Published on August 14, 2013 at 6:54 AM
The gene that codes for CHD5 is found on part of chromosome 1 (1p36), which is often lost in tumour cells in a number of cancers, particularly neuroblastoma, a disease that strikes almost only children and which is thought to arise during the development of the peripheral nervous system. Neuroblastoma lacking this section of chromosome and thus also CHD5 are often more aggressive and more rapidly fatal. Treatment with retinoic acid can make immature nerve cells and some neuroblastoma cells mature into specialised nerve cells, but when the researchers prevented neuroblastoma cells from upregulating CHD5, the tumours no longer responded to retinoic acid treatment.

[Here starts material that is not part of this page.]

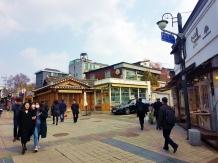 yuditika hanbok gyeongbokgung 15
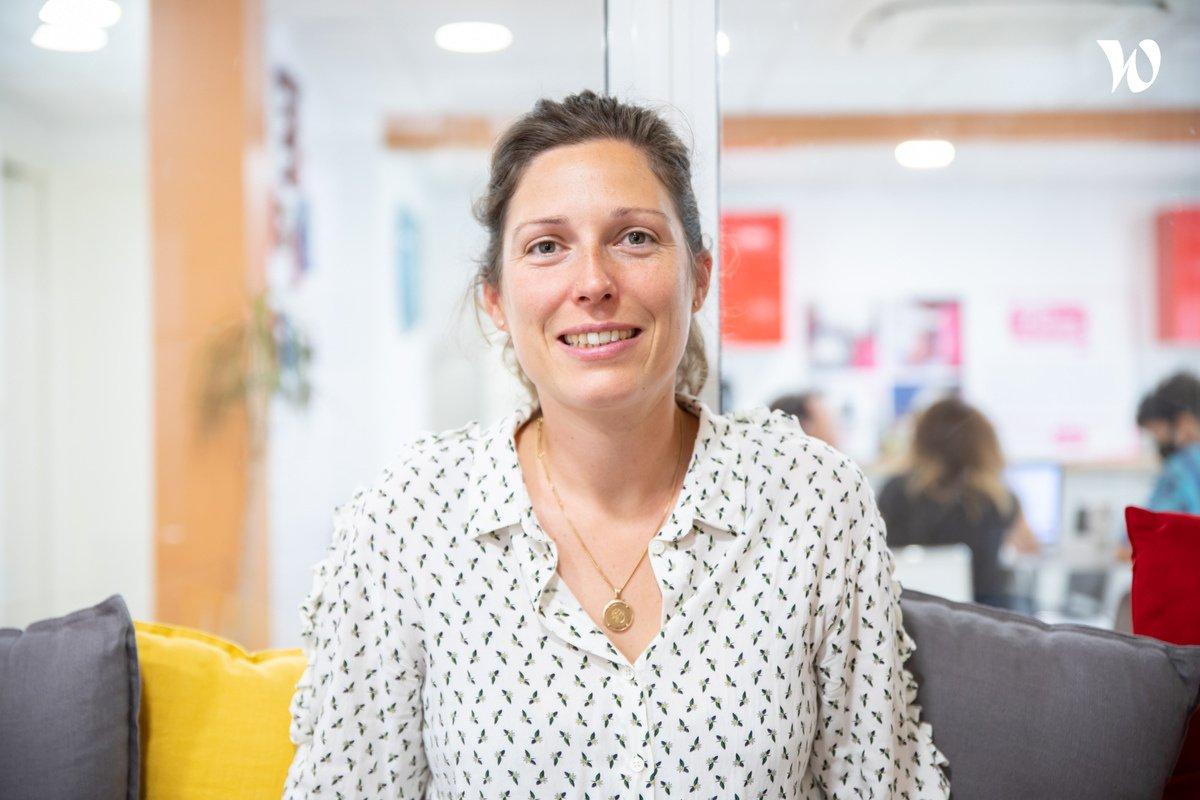 Rencontrez Ellen, Directrice Générale, notre Chef d'orchestre - Tout Le Monde Contre Le Cancer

"In the absence of CHD5, neural tumour cells cannot mature into harmless neurons, but continue to divide, making the tumour more malignant and much harder to treat," says Dr Holmberg at the Department of Cell and Molecular Biology. "We now hope to be able to restore the ability to upregulate CHD5 in aggressive tumour cells and make them mature into harmless nerve cells."
The research group at Karolinska Institutet is also active at the Ludwig Institute for Cancer Research. The study was financed by grants from the Swedish Research Council, the Swedish Cancer Society, the Children's Cancer Foundation and the Lilian Sagen and Curt Eriksson Research Foundation.